Overview

This lesson introduces ANOVA and the F test.

Objectives

After completing this module, students should be able to:

Test for differences among multiple groups.
Explain the derivation of the F test.
Conduct an F test by hand and using R.

Reading

Lander, Chapter 15.4. Schumacker, Chapter 14.

1 Testing multiple groups

In the last lesson we moved from a single sample test to a two-sample test. But what if we have more than two groups? Say we have a more complex experiment, with a number of different treatments, and we wish to know whether at least one of them is different from the others. This kind of question actually comes up surprisingly often, not just in experiments, but in multiple regression, where we are investigating the effects of potentially numerous independent variables on some dependent variable, and might wish to know whether at least one of them has an effect.

In both observational and experimental data, it’s sometimes the case that if you compare any one of your samples to some baseline (eg, the control group), it doesn’t appear significantly different (eg, via a t test), but if you look at lots of different treatments, although indiviudally they may each not be significant, across all of them it may achieve significance. (Eg, you have five related treatments, each of which does not produce significantly longer life, but all five of them nevertheless have slightly higher means than the control, suggesting that collectively you may be on to something.)

2 ANOVA

The traditional way this sort of multiple-mean test has been conducted is via an Analysis of Variance, or ANOVA. The specific test is called the F test, and it works much like the t test: you calculate an F statistic (test statistic) given your sample, and compare that to a threshold value which is based on the F distribution.
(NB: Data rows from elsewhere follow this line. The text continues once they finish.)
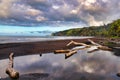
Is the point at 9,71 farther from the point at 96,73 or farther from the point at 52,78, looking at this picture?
the point at 96,73

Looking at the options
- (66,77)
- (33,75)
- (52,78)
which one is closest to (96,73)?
(66,77)

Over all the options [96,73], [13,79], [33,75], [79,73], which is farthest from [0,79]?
[96,73]

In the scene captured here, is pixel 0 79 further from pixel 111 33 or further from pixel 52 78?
pixel 111 33

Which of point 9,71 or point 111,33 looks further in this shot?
point 111,33

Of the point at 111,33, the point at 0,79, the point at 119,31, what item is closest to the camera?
the point at 0,79

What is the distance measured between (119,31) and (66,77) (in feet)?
325

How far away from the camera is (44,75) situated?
20.5m

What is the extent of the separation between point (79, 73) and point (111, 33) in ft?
357

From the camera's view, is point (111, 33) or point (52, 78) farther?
point (111, 33)

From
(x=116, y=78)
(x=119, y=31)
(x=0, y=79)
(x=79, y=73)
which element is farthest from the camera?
(x=119, y=31)

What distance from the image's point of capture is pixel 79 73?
2139 centimetres

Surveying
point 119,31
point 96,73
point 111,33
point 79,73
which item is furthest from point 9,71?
point 111,33

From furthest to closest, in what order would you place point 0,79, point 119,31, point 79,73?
point 119,31, point 79,73, point 0,79

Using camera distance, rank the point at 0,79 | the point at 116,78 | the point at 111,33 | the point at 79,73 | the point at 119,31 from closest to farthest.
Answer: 1. the point at 0,79
2. the point at 116,78
3. the point at 79,73
4. the point at 119,31
5. the point at 111,33
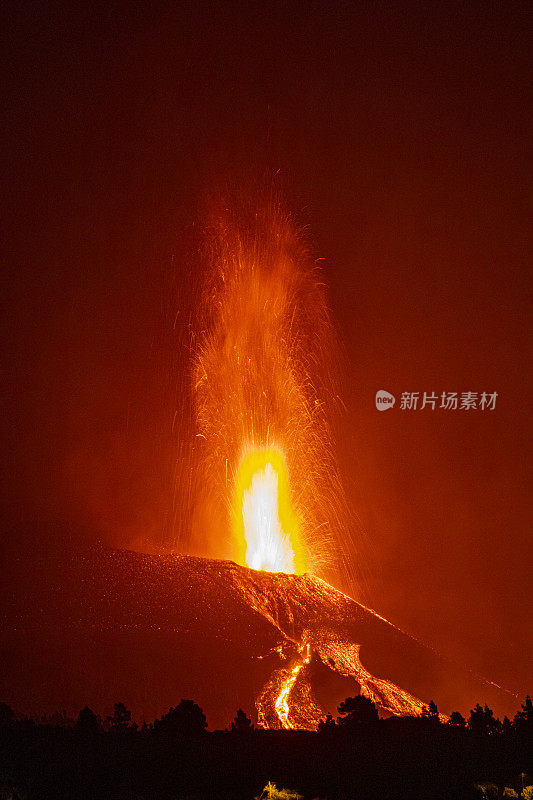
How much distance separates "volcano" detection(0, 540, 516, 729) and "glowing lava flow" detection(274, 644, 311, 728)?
6cm

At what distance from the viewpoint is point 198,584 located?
1403 inches

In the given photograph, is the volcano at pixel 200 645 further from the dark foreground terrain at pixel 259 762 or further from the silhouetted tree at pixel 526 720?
the dark foreground terrain at pixel 259 762

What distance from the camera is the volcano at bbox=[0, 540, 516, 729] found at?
87.5 ft

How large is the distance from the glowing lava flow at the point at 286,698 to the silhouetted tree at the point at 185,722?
915cm

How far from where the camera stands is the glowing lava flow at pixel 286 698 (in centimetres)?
2491

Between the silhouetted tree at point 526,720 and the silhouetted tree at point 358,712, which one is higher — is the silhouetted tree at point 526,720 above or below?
above

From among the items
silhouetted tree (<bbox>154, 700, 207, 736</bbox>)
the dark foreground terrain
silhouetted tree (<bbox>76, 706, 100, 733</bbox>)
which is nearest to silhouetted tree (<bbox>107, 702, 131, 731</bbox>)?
the dark foreground terrain

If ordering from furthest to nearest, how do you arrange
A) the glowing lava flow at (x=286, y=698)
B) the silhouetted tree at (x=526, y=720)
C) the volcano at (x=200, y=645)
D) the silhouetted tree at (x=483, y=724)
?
the volcano at (x=200, y=645)
the glowing lava flow at (x=286, y=698)
the silhouetted tree at (x=483, y=724)
the silhouetted tree at (x=526, y=720)

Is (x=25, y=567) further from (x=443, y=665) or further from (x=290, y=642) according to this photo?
(x=443, y=665)

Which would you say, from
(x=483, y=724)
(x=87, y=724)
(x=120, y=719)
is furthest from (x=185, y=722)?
(x=483, y=724)

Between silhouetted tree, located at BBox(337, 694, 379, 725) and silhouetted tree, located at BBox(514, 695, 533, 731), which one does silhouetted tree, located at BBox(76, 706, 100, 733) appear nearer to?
silhouetted tree, located at BBox(337, 694, 379, 725)

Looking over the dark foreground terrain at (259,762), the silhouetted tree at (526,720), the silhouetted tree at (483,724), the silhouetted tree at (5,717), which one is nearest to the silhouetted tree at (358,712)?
the dark foreground terrain at (259,762)

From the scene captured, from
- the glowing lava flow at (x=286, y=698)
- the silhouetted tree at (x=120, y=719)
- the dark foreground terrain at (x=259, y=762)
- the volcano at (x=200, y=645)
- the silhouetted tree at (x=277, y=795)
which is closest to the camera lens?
the silhouetted tree at (x=277, y=795)

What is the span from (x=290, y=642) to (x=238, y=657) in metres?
3.07
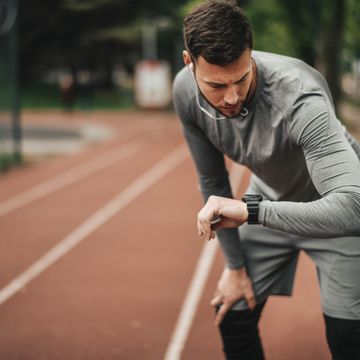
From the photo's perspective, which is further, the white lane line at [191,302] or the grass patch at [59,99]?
the grass patch at [59,99]

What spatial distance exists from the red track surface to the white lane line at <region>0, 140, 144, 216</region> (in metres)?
0.21

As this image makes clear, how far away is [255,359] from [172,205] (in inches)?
A: 245

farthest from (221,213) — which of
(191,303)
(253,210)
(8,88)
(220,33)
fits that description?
(8,88)

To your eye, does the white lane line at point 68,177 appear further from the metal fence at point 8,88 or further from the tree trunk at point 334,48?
the tree trunk at point 334,48

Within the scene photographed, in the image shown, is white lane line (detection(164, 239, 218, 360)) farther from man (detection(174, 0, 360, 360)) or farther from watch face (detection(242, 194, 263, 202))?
watch face (detection(242, 194, 263, 202))

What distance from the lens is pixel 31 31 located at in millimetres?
37844

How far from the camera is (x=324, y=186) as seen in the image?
2.16m

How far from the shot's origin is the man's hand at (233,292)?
2863 mm

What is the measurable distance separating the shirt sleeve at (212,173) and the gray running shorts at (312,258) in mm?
72

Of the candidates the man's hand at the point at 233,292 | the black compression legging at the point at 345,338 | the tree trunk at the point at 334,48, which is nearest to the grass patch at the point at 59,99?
the tree trunk at the point at 334,48

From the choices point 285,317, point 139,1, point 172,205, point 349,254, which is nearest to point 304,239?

If the test statistic is in the rejection region (or equivalently, the p-value is sufficiently low), you reject the null that all the means are equal, and accept the alternative that at least one of them is different – although the test itself doesn’t tell you which.

Formally, we have:

\(H_{0}\) = \(\mu_{1} = \mu_{2} = ... = \mu_{g}\)

\(H_{a}\) = at least one is different.

Recall that for the t test, we have two samples, and want to know whether they are significantly different. It’s not enough to just take the difference between the two means: two means maybe be 100 apart, but if they both have standard errors of 1000, they are unlikey to be significantly different. Conversely, two means that are 1 apart but have standard errors of 0.001 are clearly siginficantly different. Thus it’s a matter of the difference relative to the standard errors – and the same holds for multiple groups.

In this image we see a bunch of different groups, each with their own standard deviation. The same means may be significantly or non-significantly different depending on the spread of each distribution. The more different the means of each group (apex of each mound), the greater the probability that the groups are different; but the more spread out each group is, the less different they are likely to be. So we need a ratio as a measure of the total probability that they are different:

F-statistic = \(\frac{\textrm{average variance between groups}}{\textrm{average variance within groups}}\)

The higher the numerator, the more different they are; but the higher the denomintor, the less significant that difference is.

2.1 Between-group variance

So let’s take the numerator and denominator separately. For the numerator, we want an overall measure of how different the means of all the groups are from each other. This is the between-group or between variance.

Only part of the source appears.